The transition from pre-history to future becomes a simple cut from the bone descending in the air to a rocket preparing to land at a space station midway between earth and moon. A classic example of Bazin's "associative montage," the cut proves an effective, if simplistic, method of by-passing history and setting-up the link between bone and rocket as the spectral tools of man, one primitive and one incredibly sophisticated.

On the moon, American scientists discover an identical black monolith, apparently buried over four million years before, completely inert save for the constant emission of a powerful radio signal directed toward Jupiter. The scientists examine it (touching it tentatively as the apes did) at a moment when the earth and sun are in conjunctive orbit. They conclude that some form of life on Jupiter may have placed the monolith there and, fourteen months later, an expedition is sent to Jupiter to investigate.

TWO major progressions have been made: an evolutionary progression in the discovery of the tool, and a technological progression inherent in the trip to Jupiter. The discovery of the monolith has preceded each advance, and with it the conjunction of the sun and moons of a given planet, as well as the presence of ape or human at a stage of development where they are ready to make the significant progression. The monolith, then, begins to represent something of a deity; for our own purposes, we will assume that, given the three conditions, the inert monolith actually teaches or inspires ape and man to make the crucial advance. Therefore, it becomes a major force in man's evolution: man is not responsible for his own development, and perhaps the monolith even brings the men to it at the precise moment of the conjunctive orbits.

To Kubrick, this dehumanization is more than the result of the undefined force exerted by the monolith and proves a direct consequence of advanced technology. Kubrick is no stranger to the subject: The Killing and Lolita both involve man's self-expression through the automobile; Spartacus's defeat comes because he is not adequately prepared to meet the advanced military technology of the Roman army; Dr. Strangelove, of course, contains a running motif of machines assuming human characteristics (the machine sexuality of its opening titles) while humans become machinelike, a theme carried further in 2001. The central portion of 2001, the trip to Jupiter, can, as an odyssey toward a final progression of man, concern itself largely with Kubrick's persistent preoccupation of the relationship between man and his tools.

KUBRICK prepares us for the ultimate emotional detachment of Bowman and Poole; his characterization of Dr. Floyd, the protagonist of the moon sequence and the initiator of the Jupiter expedition, stresses his coldness, noticeably in a telephone conversation with his young daughter, a dialogue which suggests a reliance on manipulating her more than it demonstrates any love for her. These men, all professional, are no longer excited by space travel: they sleep during flights and pay no attention to what-we-consider extraordinary phenomenon occurring before their eyes (the rapid rotation of the earth in the background during the telephone scene).

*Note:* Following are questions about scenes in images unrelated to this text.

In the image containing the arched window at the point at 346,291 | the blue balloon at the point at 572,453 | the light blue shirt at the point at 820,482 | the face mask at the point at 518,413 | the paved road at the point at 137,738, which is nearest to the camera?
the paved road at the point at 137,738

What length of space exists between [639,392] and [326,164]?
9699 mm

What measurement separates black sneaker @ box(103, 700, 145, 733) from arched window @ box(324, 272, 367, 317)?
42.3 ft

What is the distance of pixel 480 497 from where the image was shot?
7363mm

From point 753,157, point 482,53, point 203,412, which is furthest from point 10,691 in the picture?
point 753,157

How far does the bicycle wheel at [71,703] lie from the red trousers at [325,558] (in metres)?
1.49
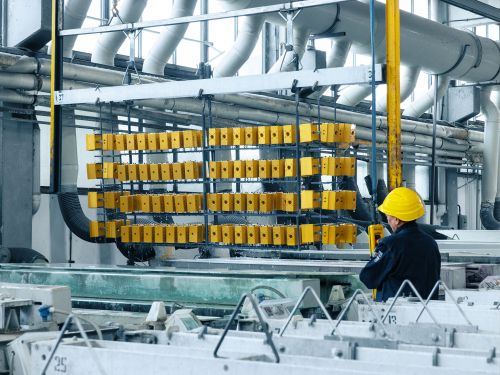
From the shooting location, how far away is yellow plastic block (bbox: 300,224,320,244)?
27.9ft

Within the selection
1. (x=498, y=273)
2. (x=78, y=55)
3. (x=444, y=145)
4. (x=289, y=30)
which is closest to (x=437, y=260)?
(x=498, y=273)

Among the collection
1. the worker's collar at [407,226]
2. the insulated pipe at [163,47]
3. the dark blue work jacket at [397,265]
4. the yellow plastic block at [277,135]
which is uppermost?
the insulated pipe at [163,47]

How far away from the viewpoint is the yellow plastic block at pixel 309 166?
8484 mm

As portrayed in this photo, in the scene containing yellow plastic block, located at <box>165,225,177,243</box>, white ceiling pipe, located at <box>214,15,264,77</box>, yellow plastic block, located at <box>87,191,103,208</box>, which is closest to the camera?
yellow plastic block, located at <box>165,225,177,243</box>

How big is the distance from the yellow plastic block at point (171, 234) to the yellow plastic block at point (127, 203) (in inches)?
21.2

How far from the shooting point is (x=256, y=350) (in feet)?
8.85

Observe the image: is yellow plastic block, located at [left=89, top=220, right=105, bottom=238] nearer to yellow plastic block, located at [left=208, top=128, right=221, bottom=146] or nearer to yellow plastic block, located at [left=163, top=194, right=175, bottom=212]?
yellow plastic block, located at [left=163, top=194, right=175, bottom=212]

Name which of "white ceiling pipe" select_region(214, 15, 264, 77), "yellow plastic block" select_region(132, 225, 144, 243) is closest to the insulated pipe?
"white ceiling pipe" select_region(214, 15, 264, 77)

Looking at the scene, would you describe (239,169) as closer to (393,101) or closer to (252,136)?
(252,136)

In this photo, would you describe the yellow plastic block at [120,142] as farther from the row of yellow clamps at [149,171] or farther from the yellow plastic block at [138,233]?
the yellow plastic block at [138,233]

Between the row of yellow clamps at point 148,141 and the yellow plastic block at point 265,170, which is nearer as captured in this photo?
the yellow plastic block at point 265,170

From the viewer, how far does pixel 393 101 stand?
21.8ft

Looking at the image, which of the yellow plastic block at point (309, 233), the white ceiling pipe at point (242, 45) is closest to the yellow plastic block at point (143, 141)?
the yellow plastic block at point (309, 233)

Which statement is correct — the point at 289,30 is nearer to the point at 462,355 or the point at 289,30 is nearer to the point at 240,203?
the point at 240,203
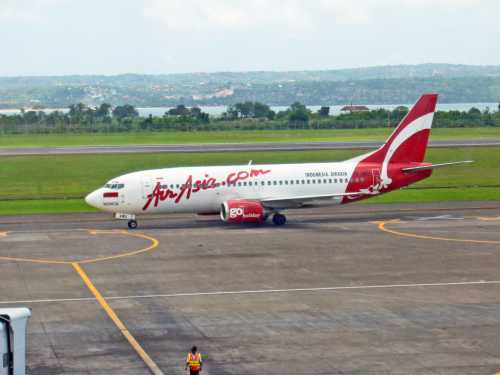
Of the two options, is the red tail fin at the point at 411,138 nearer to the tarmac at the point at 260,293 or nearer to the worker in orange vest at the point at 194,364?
the tarmac at the point at 260,293

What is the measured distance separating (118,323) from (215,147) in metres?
91.1

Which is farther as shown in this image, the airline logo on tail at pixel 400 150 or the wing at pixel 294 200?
the airline logo on tail at pixel 400 150

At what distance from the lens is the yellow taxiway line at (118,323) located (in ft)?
99.3

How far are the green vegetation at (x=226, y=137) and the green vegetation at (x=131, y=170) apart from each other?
30.1m

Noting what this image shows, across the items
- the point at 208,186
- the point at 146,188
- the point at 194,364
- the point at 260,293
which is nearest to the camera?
the point at 194,364

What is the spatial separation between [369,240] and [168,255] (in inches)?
494

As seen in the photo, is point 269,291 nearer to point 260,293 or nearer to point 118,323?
point 260,293

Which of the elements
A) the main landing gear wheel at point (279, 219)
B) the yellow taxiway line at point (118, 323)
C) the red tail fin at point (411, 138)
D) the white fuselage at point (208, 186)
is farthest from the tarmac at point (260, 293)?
the red tail fin at point (411, 138)

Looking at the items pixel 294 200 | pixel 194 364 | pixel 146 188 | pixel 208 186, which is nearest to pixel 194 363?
pixel 194 364

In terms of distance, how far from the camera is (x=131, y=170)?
9612 cm

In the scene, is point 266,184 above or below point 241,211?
above

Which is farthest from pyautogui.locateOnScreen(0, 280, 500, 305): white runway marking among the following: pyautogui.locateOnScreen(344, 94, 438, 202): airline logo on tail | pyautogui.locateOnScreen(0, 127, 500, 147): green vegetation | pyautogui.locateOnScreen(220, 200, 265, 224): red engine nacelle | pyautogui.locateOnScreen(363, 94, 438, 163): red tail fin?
pyautogui.locateOnScreen(0, 127, 500, 147): green vegetation

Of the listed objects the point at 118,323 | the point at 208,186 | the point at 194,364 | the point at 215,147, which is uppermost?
the point at 208,186

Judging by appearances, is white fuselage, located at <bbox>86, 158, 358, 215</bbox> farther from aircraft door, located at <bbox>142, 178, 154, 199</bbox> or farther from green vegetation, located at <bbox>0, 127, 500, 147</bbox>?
green vegetation, located at <bbox>0, 127, 500, 147</bbox>
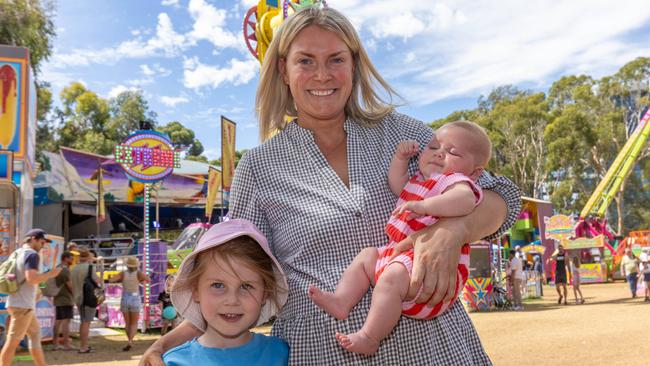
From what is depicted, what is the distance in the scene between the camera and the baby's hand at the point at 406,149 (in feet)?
6.15

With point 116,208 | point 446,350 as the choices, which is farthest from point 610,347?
point 116,208

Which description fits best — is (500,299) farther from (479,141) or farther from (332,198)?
(332,198)

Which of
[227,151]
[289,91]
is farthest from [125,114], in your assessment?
[289,91]

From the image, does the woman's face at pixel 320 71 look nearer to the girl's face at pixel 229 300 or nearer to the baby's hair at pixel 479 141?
the baby's hair at pixel 479 141

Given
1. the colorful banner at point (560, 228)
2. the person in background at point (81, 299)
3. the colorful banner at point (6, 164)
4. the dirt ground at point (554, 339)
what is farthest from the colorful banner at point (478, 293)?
the colorful banner at point (6, 164)

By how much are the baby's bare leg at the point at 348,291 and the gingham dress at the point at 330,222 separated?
0.14 ft

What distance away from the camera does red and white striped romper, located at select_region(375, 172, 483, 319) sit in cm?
→ 166

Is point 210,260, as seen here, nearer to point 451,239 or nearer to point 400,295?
point 400,295

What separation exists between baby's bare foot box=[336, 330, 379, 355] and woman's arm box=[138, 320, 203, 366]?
1.78 ft

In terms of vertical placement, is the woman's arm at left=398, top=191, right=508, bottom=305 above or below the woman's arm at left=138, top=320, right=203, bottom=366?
above

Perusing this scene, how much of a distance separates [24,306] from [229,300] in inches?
246

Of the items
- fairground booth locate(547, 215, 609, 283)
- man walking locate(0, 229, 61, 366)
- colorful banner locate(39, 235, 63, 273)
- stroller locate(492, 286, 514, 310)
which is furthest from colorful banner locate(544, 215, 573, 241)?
man walking locate(0, 229, 61, 366)

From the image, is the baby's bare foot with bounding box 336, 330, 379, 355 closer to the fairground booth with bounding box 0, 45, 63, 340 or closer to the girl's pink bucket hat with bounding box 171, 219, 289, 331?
the girl's pink bucket hat with bounding box 171, 219, 289, 331

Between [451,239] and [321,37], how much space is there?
0.79 m
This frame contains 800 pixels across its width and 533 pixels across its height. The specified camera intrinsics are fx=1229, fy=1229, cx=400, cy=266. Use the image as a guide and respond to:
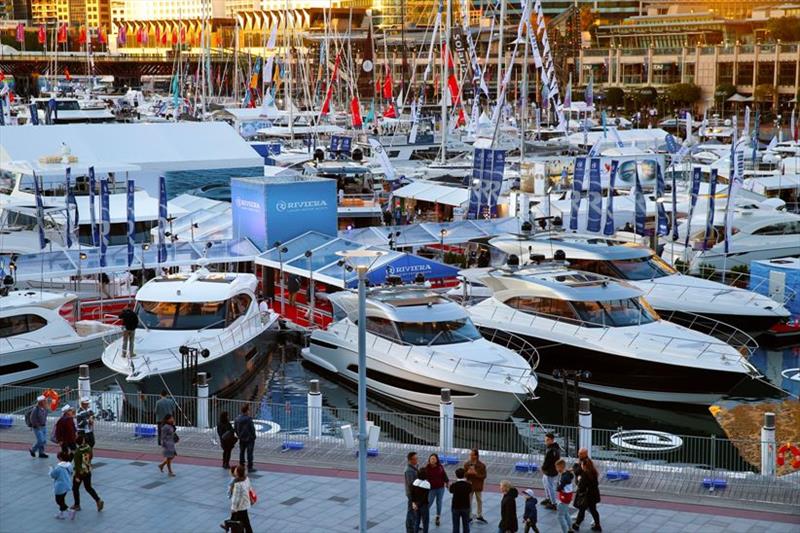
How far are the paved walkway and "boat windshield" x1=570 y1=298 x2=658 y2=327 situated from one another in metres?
11.5

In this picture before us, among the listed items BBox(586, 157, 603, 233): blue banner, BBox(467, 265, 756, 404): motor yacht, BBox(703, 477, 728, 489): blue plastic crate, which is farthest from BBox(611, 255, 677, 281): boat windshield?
BBox(703, 477, 728, 489): blue plastic crate

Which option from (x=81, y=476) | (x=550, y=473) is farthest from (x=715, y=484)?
(x=81, y=476)

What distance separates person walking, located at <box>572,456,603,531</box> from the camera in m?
19.3

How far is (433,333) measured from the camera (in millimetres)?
31406

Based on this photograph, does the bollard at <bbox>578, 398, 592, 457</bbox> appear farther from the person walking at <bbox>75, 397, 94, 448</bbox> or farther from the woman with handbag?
the person walking at <bbox>75, 397, 94, 448</bbox>

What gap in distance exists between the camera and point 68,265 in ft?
125

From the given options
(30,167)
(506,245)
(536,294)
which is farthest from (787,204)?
(30,167)

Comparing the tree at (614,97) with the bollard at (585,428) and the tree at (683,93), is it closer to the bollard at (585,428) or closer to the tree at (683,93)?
the tree at (683,93)

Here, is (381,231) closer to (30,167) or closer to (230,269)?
(230,269)

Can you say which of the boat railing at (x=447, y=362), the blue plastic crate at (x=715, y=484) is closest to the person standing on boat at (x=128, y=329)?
the boat railing at (x=447, y=362)

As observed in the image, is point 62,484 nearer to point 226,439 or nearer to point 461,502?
point 226,439

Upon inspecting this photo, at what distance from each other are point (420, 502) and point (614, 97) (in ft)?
397

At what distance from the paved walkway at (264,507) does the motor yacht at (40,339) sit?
10386 millimetres

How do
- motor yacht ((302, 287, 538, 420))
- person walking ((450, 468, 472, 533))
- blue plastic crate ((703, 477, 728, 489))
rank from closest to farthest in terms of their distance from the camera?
person walking ((450, 468, 472, 533)), blue plastic crate ((703, 477, 728, 489)), motor yacht ((302, 287, 538, 420))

Bowman and Poole are inhuman. Their faces register no emotion and they show no tension; their few decisions are always logical and the two always agree; Poole greets a televised birthday message from his gauche middle-class parents on Earth with complete lack of interest--he is, for practical purposes, no longer their child. With subtle humor, Kubrick separates one from the other only in their choice of food from the dispensing machine: Poole chooses food with clashing colors and Bowman selects a meal composed entirely within the ochre-to-dark brown range. In a fascinating selection of material, Kubrick omits the actual act of Poole's murder, cutting to his body in space directly after the mechanical pod-hands sever his air hose, thus taking emphasis off any identification we might suddenly feel and turning the murder into cold, further dehumanized abstraction.